Large Language Models are powerful yet resource-intensive systems that excel across numerous domains, including autonomous agents, complex reasoning, and content generation. However, their computational demands present significant challenges for practical deployment and scalability. Caching serves as a critical optimization strategy for reusing computational results and reducing redundant processing. In this presentation, we will explore cache design from two key perspectives: application-layer agent caching for efficient retrieval and response generation, and model-layer architectural caching including quantized KV cache implementations for memory efficiency.

General purpose LLMs may struggle to answer knowledge-intensive questions grounded in specialized document collections. The first part of the presentation will discuss recent literature of injecting specialized knowledge into LLM parameters and propose an extensible framework for knowledge acquisition methods. The second part will cover OpenUnlearning, an extensible framework designed to benchmark both unlearning methods and evaluation metrics for LLMs, integrating 9 unlearning algorithms, 16 evaluation methods, and 450+ model checkpoints.

This session will introduce a groundbreaking combinatorial approach to neural network interpretability, based on research from Nir Shavit and Micah Adler at MIT CSAIL, and Dan Alistarh at IST Austria. The approach focuses on the relationships within the network's learned weights and biases, offering a new way to decode how neural networks compute logic. We'll explore the Feature Channel Coding Hypothesis, which reveals how neural networks compute Boolean expressions by mapping input features to combinations of neurons, effectively forming codes for each feature.

In this talk, we will introduce SDG Hub, an open-source toolkit developed at Red Hat for customizing language models using synthetic data. We will begin by unpacking what synthetic data means in the context of LLMs, and how it enables model customization. The session will explore SDG Hub's core components: prompts, blocks, and flows, and demonstrate how users can compose, extend, or modify pipelines to fit specific tasks.

As large language models transition from static systems to dynamic components in real-world applications, a major challenge emerges: how can we teach them new tasks without making them forget what they've already learned? In this talk, we'll introduce a practical and theoretically grounded method for post-training continual learning that enables full-model fine-tuning, without increasing model size or compromising general capabilities. The key insight lies in constraining updates to carefully selected low-rank subspaces.

LLMs have owned the stage, but with size comes complexity. This talk explores the evolving landscape of LLM Compression, from the latest SOTA research to real-world deployments. We'll break down the high-level effects of techniques such as quantization and sparsity and their tradeoffs between accuracy and performance. Additionally, we'll walk through the differences between academic and real-world benchmarks, what's ready for production today, what's sitting in the research lab, and what it will take to close the gap.

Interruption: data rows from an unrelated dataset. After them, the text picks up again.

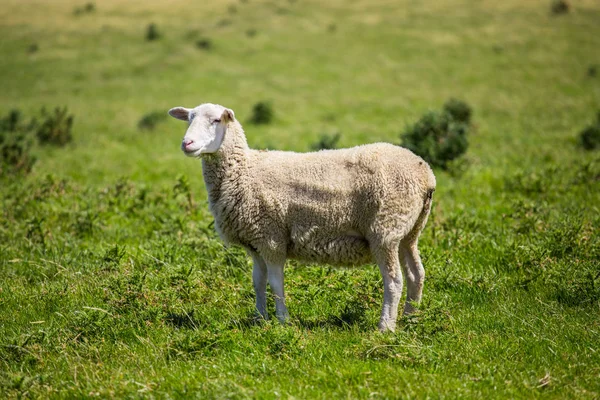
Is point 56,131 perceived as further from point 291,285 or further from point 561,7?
point 561,7

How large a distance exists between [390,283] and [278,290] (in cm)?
106

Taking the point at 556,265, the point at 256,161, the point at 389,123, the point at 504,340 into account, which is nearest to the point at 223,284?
the point at 256,161

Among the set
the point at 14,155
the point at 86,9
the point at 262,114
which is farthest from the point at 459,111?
the point at 86,9

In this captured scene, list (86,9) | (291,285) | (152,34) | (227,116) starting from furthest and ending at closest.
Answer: (86,9) < (152,34) < (291,285) < (227,116)

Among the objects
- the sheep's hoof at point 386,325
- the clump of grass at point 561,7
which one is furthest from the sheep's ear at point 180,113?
the clump of grass at point 561,7

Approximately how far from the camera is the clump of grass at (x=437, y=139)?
12.7 metres

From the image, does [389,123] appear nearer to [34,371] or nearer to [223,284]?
[223,284]

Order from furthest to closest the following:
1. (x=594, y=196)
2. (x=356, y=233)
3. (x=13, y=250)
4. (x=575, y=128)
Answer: (x=575, y=128), (x=594, y=196), (x=13, y=250), (x=356, y=233)

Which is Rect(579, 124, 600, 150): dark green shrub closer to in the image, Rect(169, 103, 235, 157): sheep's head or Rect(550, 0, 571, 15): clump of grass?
Rect(169, 103, 235, 157): sheep's head

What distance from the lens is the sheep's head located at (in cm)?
560

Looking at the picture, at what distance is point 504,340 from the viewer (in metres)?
5.13

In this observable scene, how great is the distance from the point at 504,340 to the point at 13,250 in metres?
6.34

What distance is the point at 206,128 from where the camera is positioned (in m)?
5.74

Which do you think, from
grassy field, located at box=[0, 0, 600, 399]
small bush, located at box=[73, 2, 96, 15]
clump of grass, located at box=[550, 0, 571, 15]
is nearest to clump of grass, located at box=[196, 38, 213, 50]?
Answer: grassy field, located at box=[0, 0, 600, 399]
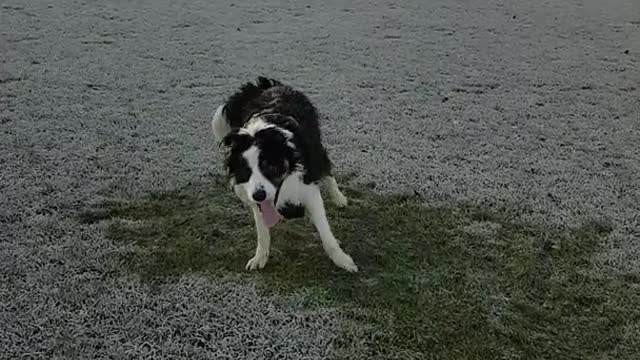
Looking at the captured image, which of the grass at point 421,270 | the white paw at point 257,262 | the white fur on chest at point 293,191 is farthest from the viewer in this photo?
the white paw at point 257,262

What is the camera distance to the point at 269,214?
160 cm

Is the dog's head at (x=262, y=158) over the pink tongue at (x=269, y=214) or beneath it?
over

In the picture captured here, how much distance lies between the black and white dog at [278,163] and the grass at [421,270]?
0.09 m

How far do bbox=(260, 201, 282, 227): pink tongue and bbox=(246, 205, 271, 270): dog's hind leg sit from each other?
0.16 ft

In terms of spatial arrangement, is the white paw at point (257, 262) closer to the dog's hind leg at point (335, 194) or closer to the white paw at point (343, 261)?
the white paw at point (343, 261)

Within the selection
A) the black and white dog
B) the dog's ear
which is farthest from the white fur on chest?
the dog's ear

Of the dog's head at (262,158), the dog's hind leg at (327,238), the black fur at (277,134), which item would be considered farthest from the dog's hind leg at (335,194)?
the dog's head at (262,158)

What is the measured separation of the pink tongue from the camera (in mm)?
1587

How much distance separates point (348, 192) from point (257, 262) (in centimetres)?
44

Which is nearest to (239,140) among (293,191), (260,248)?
(293,191)

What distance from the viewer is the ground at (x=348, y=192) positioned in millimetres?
1472

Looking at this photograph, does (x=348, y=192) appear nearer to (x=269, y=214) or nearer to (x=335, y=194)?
(x=335, y=194)

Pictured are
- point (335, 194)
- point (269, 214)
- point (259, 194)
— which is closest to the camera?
point (259, 194)

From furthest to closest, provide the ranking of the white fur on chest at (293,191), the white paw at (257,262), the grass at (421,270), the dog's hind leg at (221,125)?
the dog's hind leg at (221,125) < the white paw at (257,262) < the white fur on chest at (293,191) < the grass at (421,270)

Join us for a talk on merging LLM experts, combining the parameters and embeddings of multiple fine-tuned LLMs to enhance performance across various tasks while maintaining computational efficiency. We introduce Activation-Informed Merging (AIM), a technique that integrates activation space information into the merging process to improve performance and robustness of merging methods. AIM is a flexible, complementary solution applicable to any existing merging method, motivated by continual learning and model compression principles, it is designed to preserve salient weights from pre-training to enhance merging outcomes with empirical evidence showing up to a 40% increase in benchmark performance.